Cooray for life from political office he has taken advantage of
the political fall-out of the JVP from the UPFA, and happily occupies
the exalted seat of the Honourable Chief Minister of the Western
Province in addition to being minister in charge of numerous ministries
to boot.
Such
is the political conduct that we are witnessing at a national-level
as well. Politics being the art of the possible, has been turned
into a fine art of the possible, but the picture is so smudged and
ugly.
We
have long said that the Provincial Council system was forced down
the nation's throat by the Indians to appease the LTTE in 1987.

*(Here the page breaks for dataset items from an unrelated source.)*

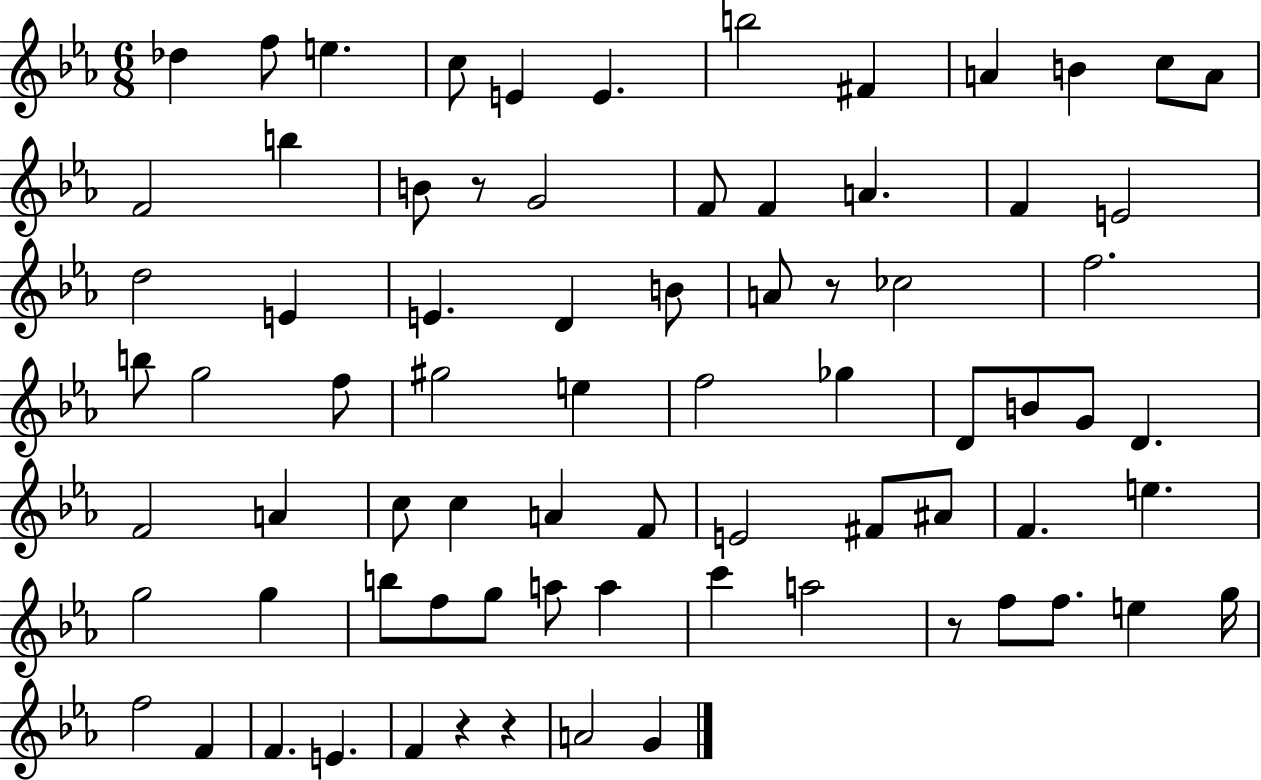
Db5/q F5/e E5/q. C5/e E4/q E4/q. B5/h F#4/q A4/q B4/q C5/e A4/e F4/h B5/q B4/e R/e G4/h F4/e F4/q A4/q. F4/q E4/h D5/h E4/q E4/q. D4/q B4/e A4/e R/e CES5/h F5/h. B5/e G5/h F5/e G#5/h E5/q F5/h Gb5/q D4/e B4/e G4/e D4/q. F4/h A4/q C5/e C5/q A4/q F4/e E4/h F#4/e A#4/e F4/q. E5/q. G5/h G5/q B5/e F5/e G5/e A5/e A5/q C6/q A5/h R/e F5/e F5/e. E5/q G5/s F5/h F4/q F4/q. E4/q. F4/q R/q R/q A4/h G4/q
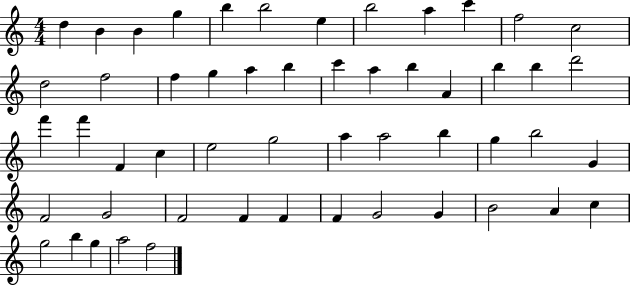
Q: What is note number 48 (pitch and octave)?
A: C5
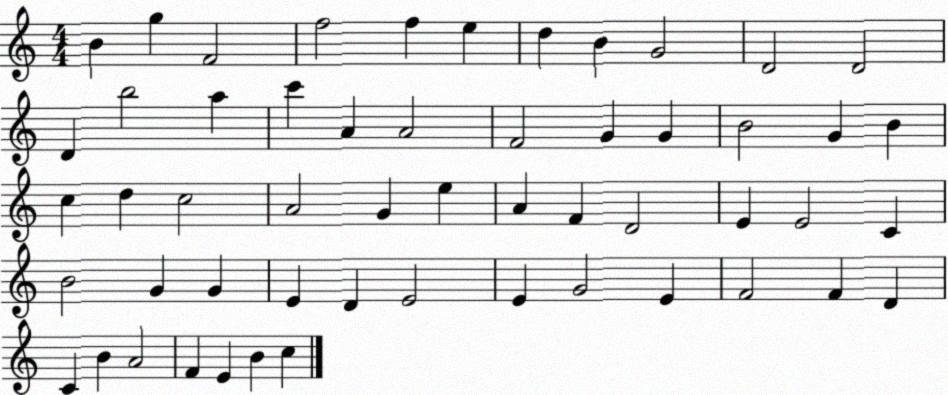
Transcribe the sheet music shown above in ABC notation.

X:1
T:Untitled
M:4/4
L:1/4
K:C
B g F2 f2 f e d B G2 D2 D2 D b2 a c' A A2 F2 G G B2 G B c d c2 A2 G e A F D2 E E2 C B2 G G E D E2 E G2 E F2 F D C B A2 F E B c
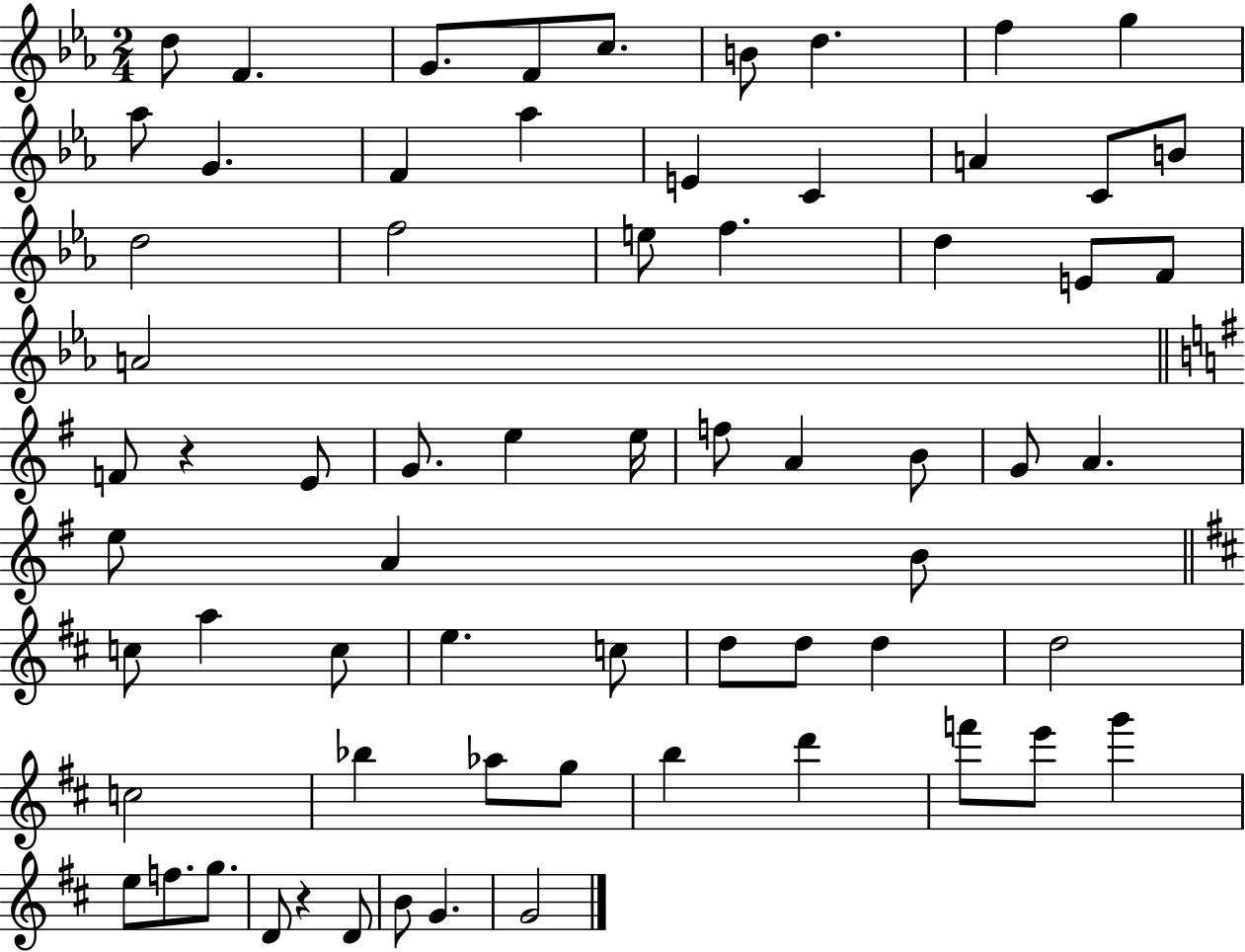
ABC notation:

X:1
T:Untitled
M:2/4
L:1/4
K:Eb
d/2 F G/2 F/2 c/2 B/2 d f g _a/2 G F _a E C A C/2 B/2 d2 f2 e/2 f d E/2 F/2 A2 F/2 z E/2 G/2 e e/4 f/2 A B/2 G/2 A e/2 A B/2 c/2 a c/2 e c/2 d/2 d/2 d d2 c2 _b _a/2 g/2 b d' f'/2 e'/2 g' e/2 f/2 g/2 D/2 z D/2 B/2 G G2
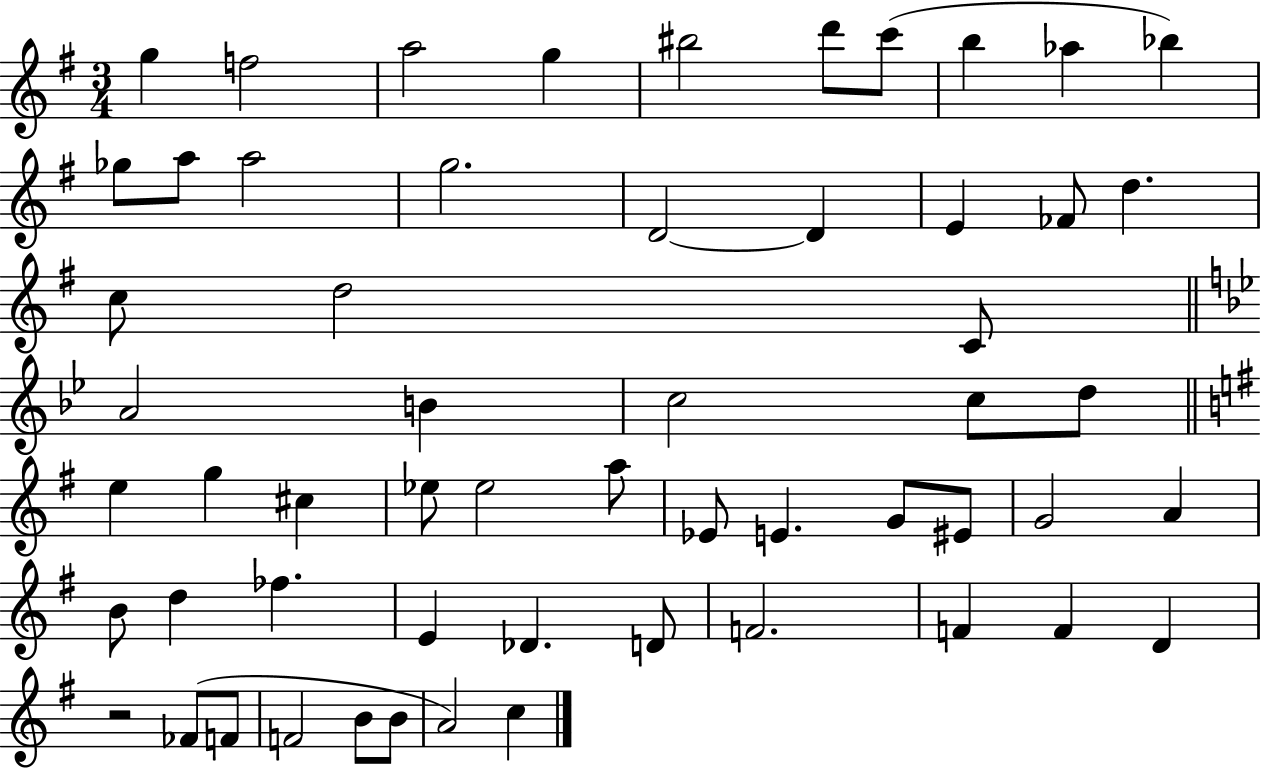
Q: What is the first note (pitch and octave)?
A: G5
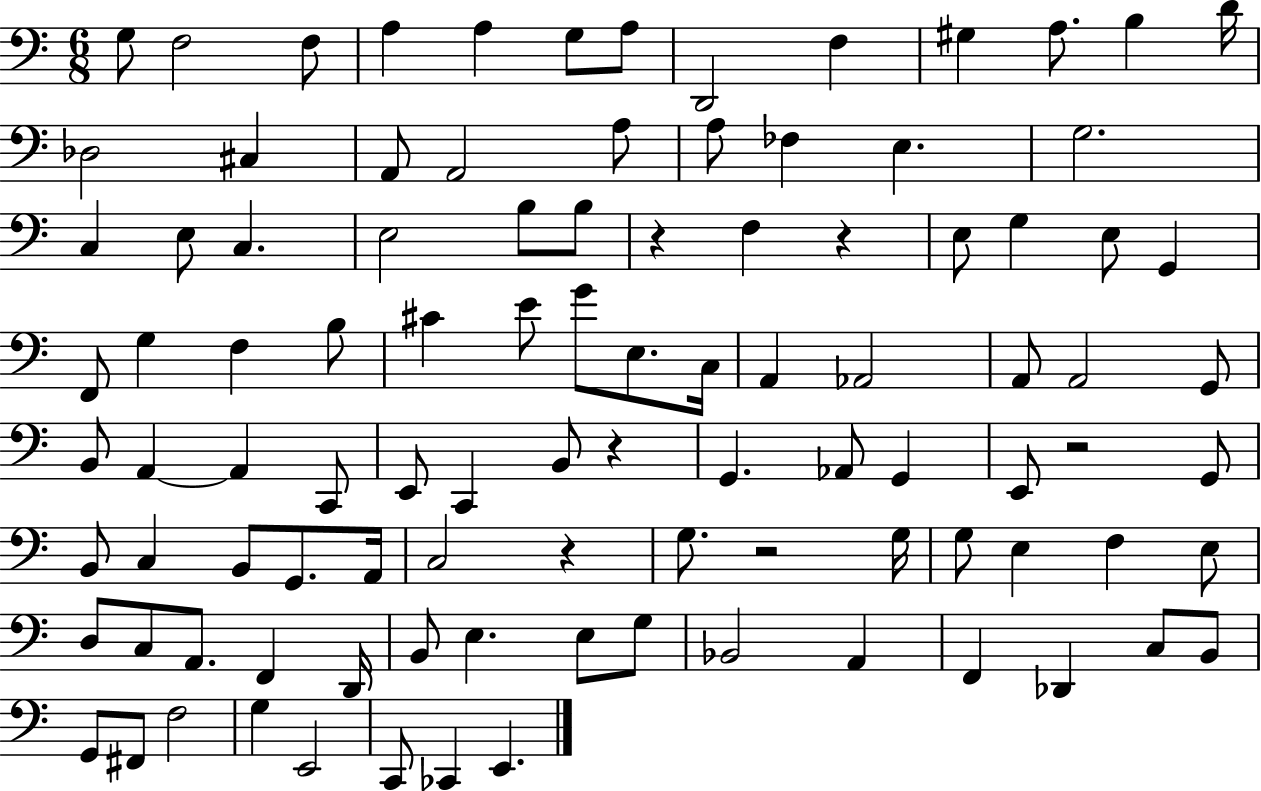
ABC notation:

X:1
T:Untitled
M:6/8
L:1/4
K:C
G,/2 F,2 F,/2 A, A, G,/2 A,/2 D,,2 F, ^G, A,/2 B, D/4 _D,2 ^C, A,,/2 A,,2 A,/2 A,/2 _F, E, G,2 C, E,/2 C, E,2 B,/2 B,/2 z F, z E,/2 G, E,/2 G,, F,,/2 G, F, B,/2 ^C E/2 G/2 E,/2 C,/4 A,, _A,,2 A,,/2 A,,2 G,,/2 B,,/2 A,, A,, C,,/2 E,,/2 C,, B,,/2 z G,, _A,,/2 G,, E,,/2 z2 G,,/2 B,,/2 C, B,,/2 G,,/2 A,,/4 C,2 z G,/2 z2 G,/4 G,/2 E, F, E,/2 D,/2 C,/2 A,,/2 F,, D,,/4 B,,/2 E, E,/2 G,/2 _B,,2 A,, F,, _D,, C,/2 B,,/2 G,,/2 ^F,,/2 F,2 G, E,,2 C,,/2 _C,, E,,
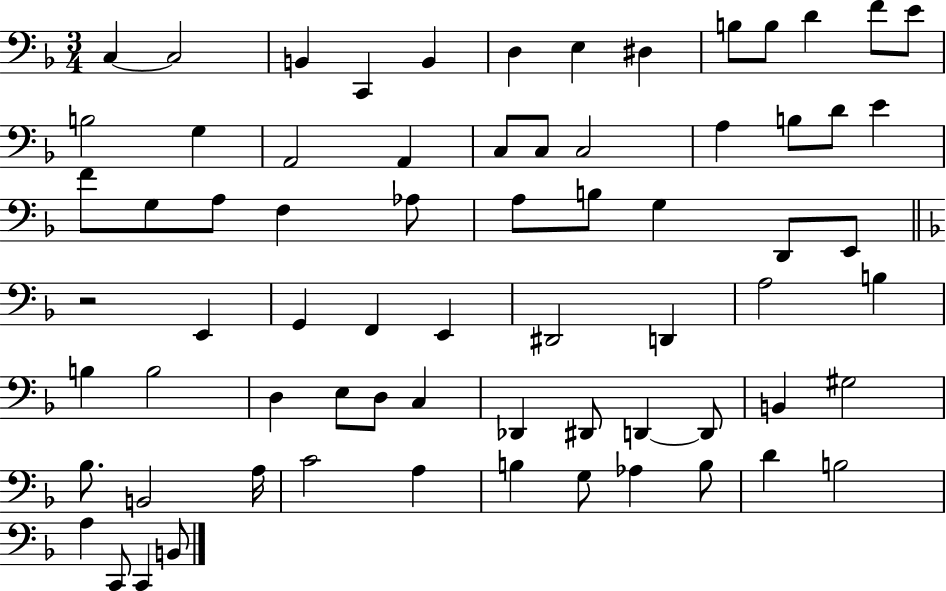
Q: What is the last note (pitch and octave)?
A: B2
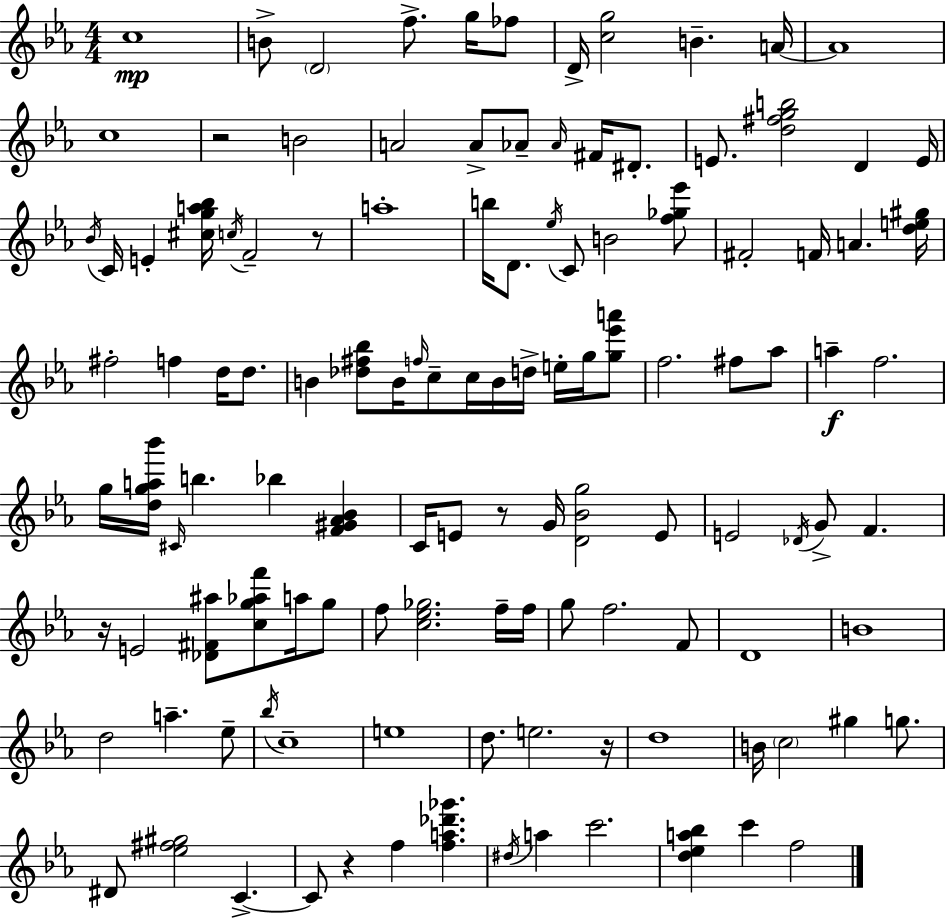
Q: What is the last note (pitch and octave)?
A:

This it obviously has not done. Instead it has been a useless white
elephant reeking with corruption and soaking up public funds for
its own administration. It has duplicated and complicated local
administration, is enveloped in nepotism and is the breeding ground
for political parasites.
It
is plain to the common man that it has long outlived its purpose
but the PA constituent partners and the JVP who burnt buses and
power-lines opposing its introduction in 1987 having benefited from
its largesse at the expense of the poor public -- vehicles, free
diesel, fax machines, telephones and the like -- have been blinded
to the folly of this useless system for nearly 20 years now.
All
parties need to take stock of this reality. We have advocated a
system closer to the District Development Council system of the
1980s as a form of better devolution of power to the peripheral
areas, with the accent on development.
The
Tamil parties that did not want the District Development Councils
were probably right when they said that the Jaffna DDC elections
were rigged - but their bigger objection which they never articulated
was that the District was too small a unit for their larger objective
of creating a contiguous land mass in the North and East extending
from Jaffna to Ampara.
That
was the reason for the merged North and East Provincial Council
introduced for a year-in 1987 - and now recast in a miniature ISGA
(Interim Self-Governing Authority) in the form of a P-TOMS (Post-Tsunami
Operations Management Structure).
But
while the focus has been on the North and East, the Provincial Council
system is simply creating havoc in the rest of the country. And
the shenanigans at the Western Provincial Council these past weeks
- the largest of all councils with as many as 102 elected members
- bear ample testimony to this farce.